Wednesday, July 31, 2013

Woman Power: Louise Nevelson

According to the National Endowment for the Arts, a study completed between 1990 and 2005 showed that the art world remains largely male-dominated. Disheartening news for a young female professional. 

Some interesting numbers:

1990: 50.7% of all visual artists were female, and women held 53.1% of art degrees. Okay.... But 80% of art faculty were males, and male artists received 73% of all art grants or fellowships.
2004:  Of the 415 works on New York’s Museum of Modern Art’s 4th and 5th floors, less than 5% - were by women. Is this a reflection of the past or the present?

2006: Of 297 solo art shows in New York in 2006, only 23% were by women.

Today: Only 4% of museum acquisitions are by women artists. In curated exhibits, museums average about 15% work by women, and .003% minority women. 

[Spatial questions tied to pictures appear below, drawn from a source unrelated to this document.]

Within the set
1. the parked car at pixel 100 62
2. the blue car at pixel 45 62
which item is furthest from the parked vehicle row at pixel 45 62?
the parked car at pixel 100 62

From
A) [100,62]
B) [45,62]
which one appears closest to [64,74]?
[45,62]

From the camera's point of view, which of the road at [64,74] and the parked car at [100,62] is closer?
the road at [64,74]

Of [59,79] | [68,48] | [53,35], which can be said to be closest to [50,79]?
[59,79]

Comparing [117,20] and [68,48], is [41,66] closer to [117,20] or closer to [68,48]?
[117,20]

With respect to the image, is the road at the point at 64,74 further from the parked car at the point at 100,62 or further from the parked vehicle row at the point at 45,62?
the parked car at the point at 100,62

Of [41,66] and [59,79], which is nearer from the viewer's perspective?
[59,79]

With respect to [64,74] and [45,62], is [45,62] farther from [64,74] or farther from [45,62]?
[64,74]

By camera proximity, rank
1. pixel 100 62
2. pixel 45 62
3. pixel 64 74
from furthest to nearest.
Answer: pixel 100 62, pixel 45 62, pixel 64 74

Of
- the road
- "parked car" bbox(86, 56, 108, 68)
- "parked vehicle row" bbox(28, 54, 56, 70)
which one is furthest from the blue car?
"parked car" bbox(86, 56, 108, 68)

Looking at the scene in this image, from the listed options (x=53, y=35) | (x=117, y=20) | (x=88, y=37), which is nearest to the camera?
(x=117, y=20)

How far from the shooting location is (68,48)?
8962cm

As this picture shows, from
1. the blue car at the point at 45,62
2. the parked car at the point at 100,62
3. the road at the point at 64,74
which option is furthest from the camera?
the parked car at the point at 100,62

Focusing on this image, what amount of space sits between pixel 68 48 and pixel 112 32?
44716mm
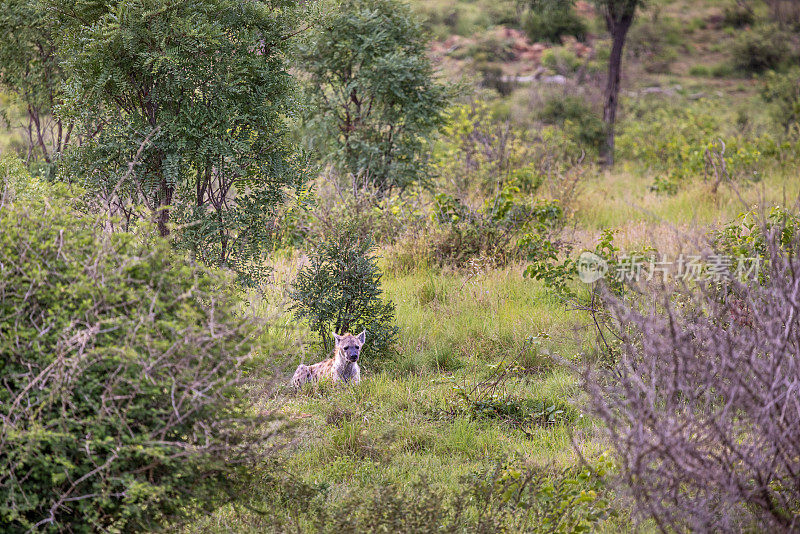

As I've been researching works in my museum's collection, I've found only a handful of works produced by female artists. But of the handful, I found some incredibly powerful, and inspiring women.
"I am a woman's liberation." -Louise Nevelson
Louise Nevelson rocked my world.
First Personage (1956)
Brooklyn Museum
Nevelson had some serious attitude about life, undoubtedly influenced by major trials and tribulations she faced throughout her life. Moving from Russia to Maine as a child, I can only imagine how bizarre a transition that must of been. The family experienced hardship upon their arrival (umm, I can only picture Maine in the early 20th century as akin to the Yukon...). Nevelson's father, eventually built his career as a lumbaryard realtor and owner.


Sky Cathedral (1958)
Museum of Modern Art
What strikes me about Nevelson is the way she admired her mother, a seemingly eccentric primadonna who paraded around their hometown, Rockland, Maine, dressed in bright colors, heavy makeup, and laden with jewelry. Looking at pictures of Nevelson in her later years, one can see the effects of her mother's influence. I admire Nevelson for moving out of her small hometown, and her motivation to pursue a career in art, a profession that was embedded in taboo and stigmas. Even more, she not only was she living in a land far far away from the dynamic art world, but she was already ostracized in her town as a Jewish Russian immigrant.

Dream Houses XXXIII (1972)
Currier Museum of Art
Her work is mysterious, sensual, and alluring (as I can imagine Nevelson might have been herself). She was working during a period dominated by powerful male artists, and yet her work departed from the work of the other abstract expressionists, like Alexander Calder, David Smith, or Theodore Roszak, all of whom were weilding metal and steel. Nevelson found her medium in wood--a material so embedded in her personal life and which was in part attractive for an artist trying to make ends meet.

Untitled (c. 1985)
Limiting her palette to mostly black (she also worked with white and gold at times), the color was to her the totality--it contained all colors, yet was poised and aristocratic. Black meant the potential for greatness. A NYT review of a show featuring Nevelson's work back in 2007 at the Jewish Museum the geometry of Cubism and the epic scale of Abstract Expressionism with the logic of dreams."